§ **Quoted passage**:

Now with that being said and off my chest. Drum roll, please…….


For those that are just now tuning in, I’m down 2lbs! SUPER excited. It took 3 damn weeks but I lost some weight. What did I do differently? I introduced some more healthy fat into my diet. HELLO, yumminess! I maintained for 3 weeks but after some crying, feeling ashamed, questioning my diet choice (only encourage by diet shaming), almost coming to terms with accepting my weight, I stuck to my guns. I ate a little more of my weekly points, stopped (ok not completely but close) eating after 7pm and even allowed myself to enjoy a skinny margarita. Focused more on quality, not quantity allowing my meals to be a little higher in points. I earned all my fitness points and my body was allowed a day’s worth of rest.

What I’m going to do differently or not:

  • Try the ssprengel23plan or the Wendie plan
  • Have a Whopper Jr with cheese

Today, Thursday is/was my weigh in day, so it’s day 1 blue dot. Friday, day 2 blue dot. Saturday, day 3 red dot (Date night, comedy club and a burger that I haven’t had in a month!). Sunday and Monday, days 4 & 5 red dots. Tuesday and Wednesday, days 6 &7 blue dots.

I talked to a coach and some other people and said to try this because my body is used to the food and is bored. So, we’ll see. I’m also going to experiment with a margarita recipe that I know will make some people happy. Here’s to another week of trial and error. BUT, I’m more than the number that’s on the scale and I didn’t gain weight overnight so I’m not going to lose it overnight. Happy Thursday loveys…keep doing what you’re doing.

Weighing In On Weighing In: Week 6-More than a Number!

So…I officially hate the scale! Not because of the numbers it was showing. I have come to terms that those only represent data and not be as a person. I hope a lot of other people realize that too. It’s data for us to follow not to label us. I learned that through the connect group. No, I hate my scale because it can’t give the same number.

Experiment: Scale, Flooring, Tantrum

For the past couple of weeks, I have been questioning my weigh-ins, especially when it dropped 4lbs. Super excited and charged that I was making progress I still felt paranoid and uneasy. I got home and weighed myself on the carpet (the same as that morning) and it still gave me 186lbs. THEN I made the mistake or actually finding the truth (still wished I hadn’t) and it weighed me at 190lbs! WHAT IN THE ACTUAL FU&%! I checked the scale on the living room carpet, then the tile in the kitchen, then an area rug, then the back porch. The numbers that stayed consistent were the ones on the tile and wood floor at 190lbs! This is where I threw the equivalent of a toddler tantrum that just learned a new paragraph of profanity.

§ **Supplied data**:
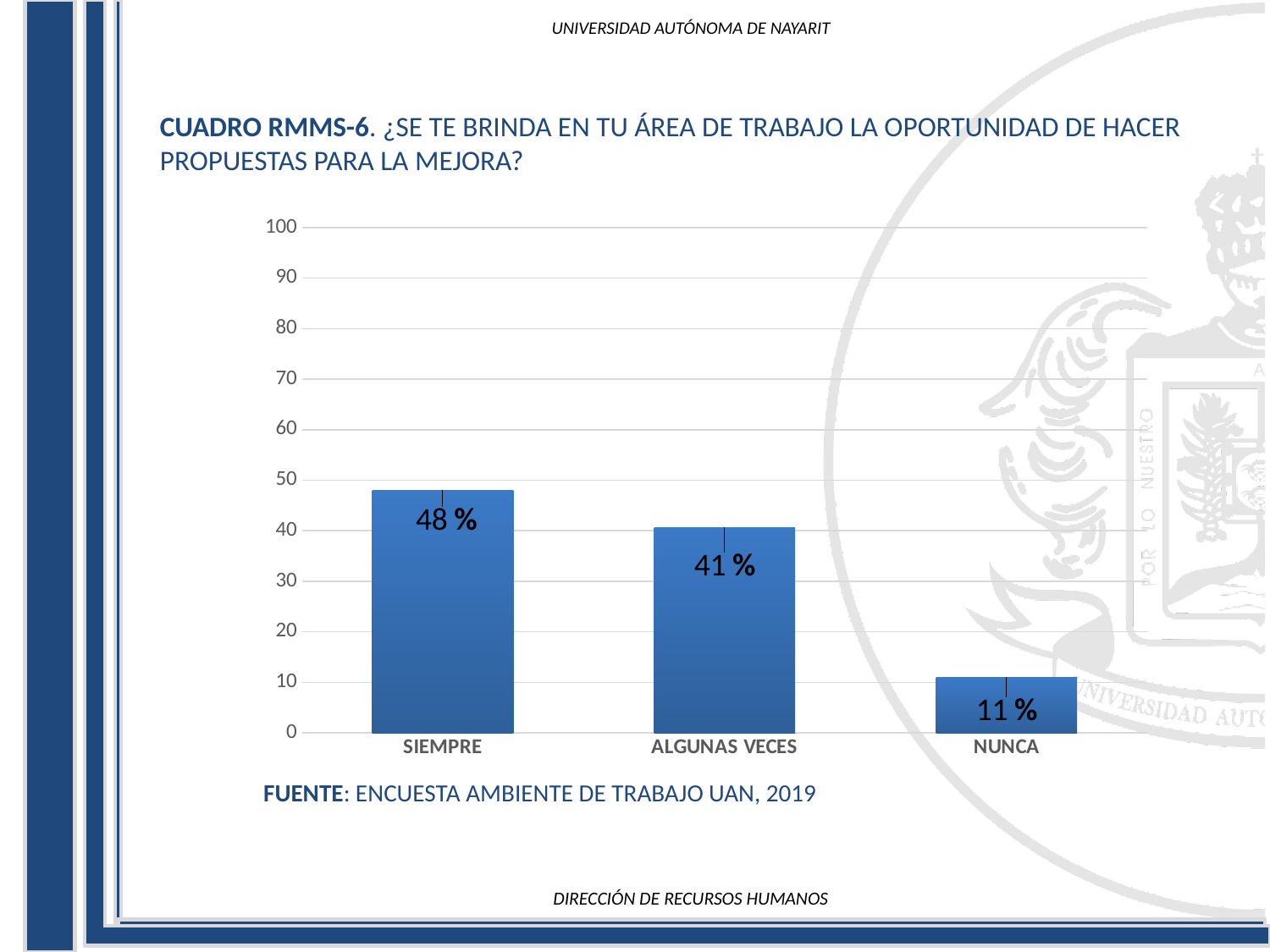
Which category has the highest value? SIEMPRE How many categories are shown on the x axis? 3 What is the value for ALGUNAS VECES? 41 % Which category has the lowest value? NUNCA Which is larger, the value for ALGUNAS VECES or the value for NUNCA? ALGUNAS VECES Is the value for SIEMPRE greater or less than 50? less What kind of chart is shown on the slide? bar chart What is the value for NUNCA? 11 % Do the values rise or fall from left to right along the x axis? fall What is the value for SIEMPRE? 48 % What is the difference between the values for ALGUNAS VECES and NUNCA? 30 % What is the difference between the values for SIEMPRE and ALGUNAS VECES? 7 %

§ **Problem statement**: According to the weigh-in blog post, what did the writer do differently that led to losing 2lbs?

§ **Written answer**: The writer added more healthy fat to their diet.